The 43rd overall selection in the 2018 draft was the sole piece of capital received by the Patriots from San Francisco in exchange for Jimmy Garoppolo in late 2017. During the draft, Bill Belichick — who was extraordinarily active with regard to trade-execution — traded the pick to Detroit for the Lions’ second-rounder (51st overall) and a fourth round selection (117th overall). As the Lions drafted running back Kerryon Johnson, Bill Belichick continued dealing. He quickly struck a deal with Chicago, sending the Bears the 51st overall selection (which he had just acquired for the “Garoppolo pick”) in exchange for the Bears’ fourth-rounder (105th overall) and a 2019 second round pick. Belichick would later parlay that fourth-rounder into a 2019 third round pick from Detroit.

On Sunday, the Patriots will face Bears rookie wide receiver Anthony Miller — Chicago’s selection with that 51st overall pick, and just one of the many players whose landing spots became one of the “domino effects” stemming from the Patriots’ trading of Jimmy Garoppolo. Miller — a talented pass-catcher from Memphis — was also seen by many as a potential day-two target for New England prior to the draft.
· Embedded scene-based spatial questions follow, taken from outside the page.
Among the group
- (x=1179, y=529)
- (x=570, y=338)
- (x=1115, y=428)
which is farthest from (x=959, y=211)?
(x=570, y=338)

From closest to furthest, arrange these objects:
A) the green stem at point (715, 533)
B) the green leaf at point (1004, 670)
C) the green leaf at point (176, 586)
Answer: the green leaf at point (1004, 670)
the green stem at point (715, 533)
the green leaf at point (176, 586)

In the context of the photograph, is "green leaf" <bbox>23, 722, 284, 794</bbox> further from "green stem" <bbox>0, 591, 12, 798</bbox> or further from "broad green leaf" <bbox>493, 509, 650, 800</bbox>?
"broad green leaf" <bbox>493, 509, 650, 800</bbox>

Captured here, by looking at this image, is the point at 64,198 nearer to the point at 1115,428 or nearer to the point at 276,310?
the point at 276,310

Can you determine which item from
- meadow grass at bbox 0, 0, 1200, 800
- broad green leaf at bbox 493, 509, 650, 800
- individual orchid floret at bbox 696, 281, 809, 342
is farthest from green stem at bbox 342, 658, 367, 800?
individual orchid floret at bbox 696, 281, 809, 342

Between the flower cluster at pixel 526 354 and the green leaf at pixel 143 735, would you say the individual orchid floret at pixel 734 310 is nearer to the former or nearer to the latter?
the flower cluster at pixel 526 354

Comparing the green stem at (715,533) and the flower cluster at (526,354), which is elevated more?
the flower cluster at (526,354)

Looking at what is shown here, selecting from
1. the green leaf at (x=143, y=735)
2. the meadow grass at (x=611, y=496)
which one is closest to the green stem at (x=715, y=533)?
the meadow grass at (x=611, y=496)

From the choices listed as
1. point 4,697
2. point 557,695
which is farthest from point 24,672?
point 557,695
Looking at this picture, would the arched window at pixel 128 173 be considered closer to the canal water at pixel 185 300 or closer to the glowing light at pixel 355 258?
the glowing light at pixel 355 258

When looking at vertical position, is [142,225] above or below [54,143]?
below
4. A win on Sunday in Chicago would bring Bill Belichick one notch closer to second place on the all-time regular season wins list by NFL head coaches. Unfortunately for Bill, he would still need 63 more victories to pull even with NFL legend George Halas. That means he’ll have to maintain his 11.5-regular season win average for 5.5 more years — or well into his age-72 season.

After playing football at the University of Illinois and a Navy Training Station during World War One, a young George Halas played minor league baseball and earned himself a short stint with 1919 New York Yankees. After an injury cost him his baseball career, he decided to return to football, becoming the player-coach of a company-sponsored football club in Decatur,IL that was named after the A. E. Staley Starch Company. In September of 1920, Halas represented the Decatur Staleys in Canton,OH at what is now considered the first official meeting of NFL teams.

98 years later, just two teams remain from that original meeting: the Arizona Cardinals and the Chicago Bears. Halas, nicknamed “Mr. Everything” for his simultaneous contributions as a player, coach, and owner, racked up 318 regular season wins and six NFL Championships. He is widely credited for such innovations as the implementation of a weekly practice schedule, the integration of film study into his team’s preparation, and the publishing of a team newspaper. Today, the NFC Championship Trophy is named after Halas, and the Pro Football Hall of Fame boasts an address on George Halas Drive in Canton,OH. At the age of 95, his daughter Virginia is currently the oldest principal owner of an NFL franchise.

5. On the morning of July 24th, 1915, on the south bank of the Chicago River, employees of the Western Electric Company and their families piled onto five top-heavy, steam-powered ships chartered to transport them across the southwestern tip of Lake Michigan to a corporate picnic in Michigan City,IN. One of the ships, the SS Eastman, tied to its dock and in calm waters, was boarded by over 2,500 passengers. At 7:28am, the SS Eastman suddenly rolled over on her port side and came to rest on the riverbed 20 feet below the water’s surface. 848 people perished.

In the aftermath of the tragedy, Chicagoans learned of the deaths of their friends and loved ones from lists of names printed in the newspaper. A few college kids from a fraternity, having seen the name of one of their brothers listed, went to pay their respects a few days later. To their surprise, their friend was alive and well when they arrived. In an incredible stroke of luck, he had overslept and narrowly missed the disaster.

The young man’s name was George Halas.